It's all about location, both yours and the mountaintop that Air Guard and National Flight Following is being transmitted from. It's also about your antenna. If its inside you won't hear much. If it is on top of a building with good coax, LMR400 for example, you can make up for distance and topography. If you have ridges and mountains between you and the transmit site then you might not get anything. A good antenna, one that is built for the VHF-High band with that LMR400 coax will surprise you. I pick up traffic on 800 MHz 60 miles away with two passes in between using a VHF-High antenna. I pick up some repeaters to my west that I didn't thing would carry over the topography, but they boom in.
As far as location, are you in Aurora, Texas or Aurora, Colorado? If you are in Texas, you aren't going to pick up much as the dispatch center for the whole state, I believe, is dispatched from Lufkin. Since this is a Colorado thread, I guess you could be in Aurora, Colorado.
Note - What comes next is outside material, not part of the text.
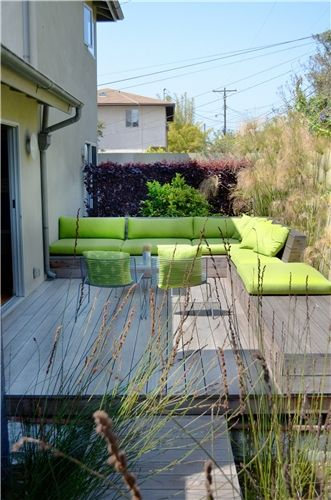 Bold colors for cushions and furnishings are perfectly on-trend and help a small space feel well-designed. Learn more tips for dealing with a small space here: http://www.landscapingnetwork.com/landscaping-ideas/small-yard/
You should be able to pick up the remote bases on the Arapaho-Roosevelt National Forest out of Fort Collins. There are remote bases on Squaw Mtn. and Buckhorn Mtn. I don't recall where those are, but you might have reception from one of them.
VHF High is pretty stable, you don't usually get skip on them, but some occasional ducting might occur in the summer and I get some where I'm at as snowstorms reach the crest of the Sierra Nevada of California. Day in and day out though, what I gave you above will govern 98% of the time.